If you want to see some absolutely brilliant research by some absolutely brilliant people doing the best work that anyone’s doing on AI these days, the new paper from the DeepMind team in Nature is a must read article: https://www.nature.com/articles/s41586-022-05172-4
There’s a little bit of snake oil mixed into the introduction, which it really doesn’t need. So I’ll provide background that I think is more relevant.

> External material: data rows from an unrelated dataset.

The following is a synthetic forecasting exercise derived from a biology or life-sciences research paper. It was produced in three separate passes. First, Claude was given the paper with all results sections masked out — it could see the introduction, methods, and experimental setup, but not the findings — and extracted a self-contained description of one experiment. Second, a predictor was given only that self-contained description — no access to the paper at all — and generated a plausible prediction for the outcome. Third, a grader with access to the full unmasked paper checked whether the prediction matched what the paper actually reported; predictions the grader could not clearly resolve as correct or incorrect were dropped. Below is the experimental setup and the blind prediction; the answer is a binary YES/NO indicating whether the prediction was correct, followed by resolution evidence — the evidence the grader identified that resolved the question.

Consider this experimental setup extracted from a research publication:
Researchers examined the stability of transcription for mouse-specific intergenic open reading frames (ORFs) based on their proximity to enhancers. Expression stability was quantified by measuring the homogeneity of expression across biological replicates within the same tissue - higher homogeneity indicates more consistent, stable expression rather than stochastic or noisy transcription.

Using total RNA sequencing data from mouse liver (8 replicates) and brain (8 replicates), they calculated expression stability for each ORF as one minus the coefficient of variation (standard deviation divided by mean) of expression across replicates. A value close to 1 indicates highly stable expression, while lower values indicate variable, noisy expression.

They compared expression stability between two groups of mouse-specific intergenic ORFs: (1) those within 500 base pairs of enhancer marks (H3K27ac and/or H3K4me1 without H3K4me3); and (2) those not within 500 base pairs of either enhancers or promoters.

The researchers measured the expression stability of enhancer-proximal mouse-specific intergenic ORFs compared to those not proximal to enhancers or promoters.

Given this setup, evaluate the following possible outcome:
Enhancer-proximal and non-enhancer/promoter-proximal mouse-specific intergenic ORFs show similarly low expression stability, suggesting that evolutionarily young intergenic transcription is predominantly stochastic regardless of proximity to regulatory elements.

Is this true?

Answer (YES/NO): NO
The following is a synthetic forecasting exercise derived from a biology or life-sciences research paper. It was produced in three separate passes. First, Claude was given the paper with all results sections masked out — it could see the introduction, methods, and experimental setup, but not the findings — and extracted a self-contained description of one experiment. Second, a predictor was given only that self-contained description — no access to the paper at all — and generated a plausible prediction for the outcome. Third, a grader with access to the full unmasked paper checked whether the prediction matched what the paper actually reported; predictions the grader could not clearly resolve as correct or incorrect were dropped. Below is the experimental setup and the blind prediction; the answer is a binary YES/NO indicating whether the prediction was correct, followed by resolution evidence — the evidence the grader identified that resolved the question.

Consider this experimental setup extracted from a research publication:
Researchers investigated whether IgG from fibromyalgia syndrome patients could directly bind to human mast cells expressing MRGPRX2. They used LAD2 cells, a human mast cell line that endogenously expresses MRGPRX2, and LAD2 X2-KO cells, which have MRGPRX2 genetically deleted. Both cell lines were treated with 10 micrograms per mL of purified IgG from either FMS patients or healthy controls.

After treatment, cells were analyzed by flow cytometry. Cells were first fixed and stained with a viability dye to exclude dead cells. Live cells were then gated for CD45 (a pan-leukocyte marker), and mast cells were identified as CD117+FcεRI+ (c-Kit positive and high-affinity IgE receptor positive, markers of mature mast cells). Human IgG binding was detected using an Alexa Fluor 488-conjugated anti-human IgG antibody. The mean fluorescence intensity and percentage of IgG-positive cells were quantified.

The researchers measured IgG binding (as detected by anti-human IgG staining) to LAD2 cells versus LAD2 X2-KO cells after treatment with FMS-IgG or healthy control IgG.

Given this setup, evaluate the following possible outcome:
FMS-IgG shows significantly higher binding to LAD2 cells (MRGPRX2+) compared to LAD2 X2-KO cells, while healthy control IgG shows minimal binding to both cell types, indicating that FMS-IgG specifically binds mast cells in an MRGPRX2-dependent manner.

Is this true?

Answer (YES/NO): YES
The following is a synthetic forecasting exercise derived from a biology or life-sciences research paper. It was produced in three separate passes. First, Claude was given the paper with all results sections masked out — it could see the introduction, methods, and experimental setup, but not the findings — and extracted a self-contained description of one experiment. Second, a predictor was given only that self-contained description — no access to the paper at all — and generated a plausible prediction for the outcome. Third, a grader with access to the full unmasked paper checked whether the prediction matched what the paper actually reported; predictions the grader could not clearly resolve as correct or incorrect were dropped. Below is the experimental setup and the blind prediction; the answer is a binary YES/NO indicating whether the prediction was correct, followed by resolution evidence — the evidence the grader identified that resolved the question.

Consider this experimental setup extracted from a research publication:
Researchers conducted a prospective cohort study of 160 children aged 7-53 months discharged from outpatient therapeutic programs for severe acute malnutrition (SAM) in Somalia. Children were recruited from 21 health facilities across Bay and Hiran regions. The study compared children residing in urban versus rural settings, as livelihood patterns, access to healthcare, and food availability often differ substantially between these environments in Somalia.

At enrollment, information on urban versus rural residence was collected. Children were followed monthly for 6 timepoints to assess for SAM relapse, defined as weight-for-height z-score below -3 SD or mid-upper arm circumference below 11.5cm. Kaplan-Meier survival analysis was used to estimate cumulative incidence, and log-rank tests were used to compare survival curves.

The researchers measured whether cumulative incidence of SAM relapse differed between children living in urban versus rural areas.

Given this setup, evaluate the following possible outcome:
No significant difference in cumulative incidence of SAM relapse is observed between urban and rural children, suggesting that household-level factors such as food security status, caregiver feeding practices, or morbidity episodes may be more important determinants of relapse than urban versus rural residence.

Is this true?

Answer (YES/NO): YES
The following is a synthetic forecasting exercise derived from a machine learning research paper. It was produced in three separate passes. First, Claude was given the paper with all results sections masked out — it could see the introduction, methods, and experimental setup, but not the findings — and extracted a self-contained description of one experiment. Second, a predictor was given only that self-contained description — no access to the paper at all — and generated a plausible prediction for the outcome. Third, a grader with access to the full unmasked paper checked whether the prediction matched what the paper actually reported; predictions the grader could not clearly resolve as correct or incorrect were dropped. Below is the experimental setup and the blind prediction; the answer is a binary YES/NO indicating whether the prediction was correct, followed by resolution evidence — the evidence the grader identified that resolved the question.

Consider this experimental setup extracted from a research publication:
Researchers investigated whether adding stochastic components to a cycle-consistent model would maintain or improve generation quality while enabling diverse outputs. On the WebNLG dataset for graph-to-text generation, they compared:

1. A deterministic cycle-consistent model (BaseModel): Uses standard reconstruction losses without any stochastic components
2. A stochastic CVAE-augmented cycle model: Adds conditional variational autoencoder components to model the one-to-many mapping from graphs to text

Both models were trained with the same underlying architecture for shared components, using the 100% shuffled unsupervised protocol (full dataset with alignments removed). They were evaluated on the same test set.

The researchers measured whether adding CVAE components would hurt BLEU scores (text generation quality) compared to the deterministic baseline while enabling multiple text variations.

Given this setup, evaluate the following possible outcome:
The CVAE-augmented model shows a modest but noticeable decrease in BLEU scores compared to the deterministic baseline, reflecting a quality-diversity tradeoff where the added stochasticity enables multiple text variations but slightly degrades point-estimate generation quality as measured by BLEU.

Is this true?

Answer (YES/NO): NO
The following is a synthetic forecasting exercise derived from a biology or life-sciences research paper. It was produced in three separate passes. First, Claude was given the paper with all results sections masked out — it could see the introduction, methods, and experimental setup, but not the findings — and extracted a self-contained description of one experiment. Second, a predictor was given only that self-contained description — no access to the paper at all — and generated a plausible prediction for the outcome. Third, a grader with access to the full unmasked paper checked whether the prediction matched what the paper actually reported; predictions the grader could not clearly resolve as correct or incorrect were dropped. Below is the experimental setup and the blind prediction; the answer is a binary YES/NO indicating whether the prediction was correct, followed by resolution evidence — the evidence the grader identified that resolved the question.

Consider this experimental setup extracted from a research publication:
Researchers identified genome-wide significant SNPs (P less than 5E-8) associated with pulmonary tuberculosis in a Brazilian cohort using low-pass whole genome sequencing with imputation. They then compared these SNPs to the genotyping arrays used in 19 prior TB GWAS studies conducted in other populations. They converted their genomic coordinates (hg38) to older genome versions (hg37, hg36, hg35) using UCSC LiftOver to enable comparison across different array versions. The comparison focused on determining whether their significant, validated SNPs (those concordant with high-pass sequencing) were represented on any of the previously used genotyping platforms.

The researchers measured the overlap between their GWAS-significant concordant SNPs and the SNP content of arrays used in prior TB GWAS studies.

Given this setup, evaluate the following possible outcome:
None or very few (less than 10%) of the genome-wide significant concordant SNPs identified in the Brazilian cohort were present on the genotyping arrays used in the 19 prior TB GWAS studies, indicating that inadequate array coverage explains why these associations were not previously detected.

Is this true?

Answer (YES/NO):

More efficient matrix multiplication is a problem with a well-known veritable vineyard of low-hanging fruit that a few people occasionally reach out and pick, but for the most part, it’s so well-solved for all intents and purposes that there is even lower-hanging fruit closer at hand for making any real-world problem you’re dealing with more efficient than improving how you multiply matrices. For example, I used to work in HFT. Some of our algorithms used a decent amount of matrix multiplication, and our trades were extremely latency sensitive. We used FPGAs for reading and writing network packets. We had the fastest microwave tower network of anyone in the world for sending data from one particular colocation to a different particular colocation. And our strategies than did matrix multiplication did it on the CPU. (To be fair, we did it out of band so the matrix multiplication itself didn’t actually add latency; but we were resource constrained on that problem just like we were resource constrained on all our other problems, and we knew of “better” trading strategies that we would have preferred to be running than the ones we were running that we weren’t running because the matrix multiplication we were doing was too slow.) There were so many obvious other places where there were easy gains to be had that we couldn’t be bothered to move our matrix multiplication to GPUs even though that was an unambiguous win. Needless to say, we also weren’t trying to find faster ways to multiply matrices on the CPU.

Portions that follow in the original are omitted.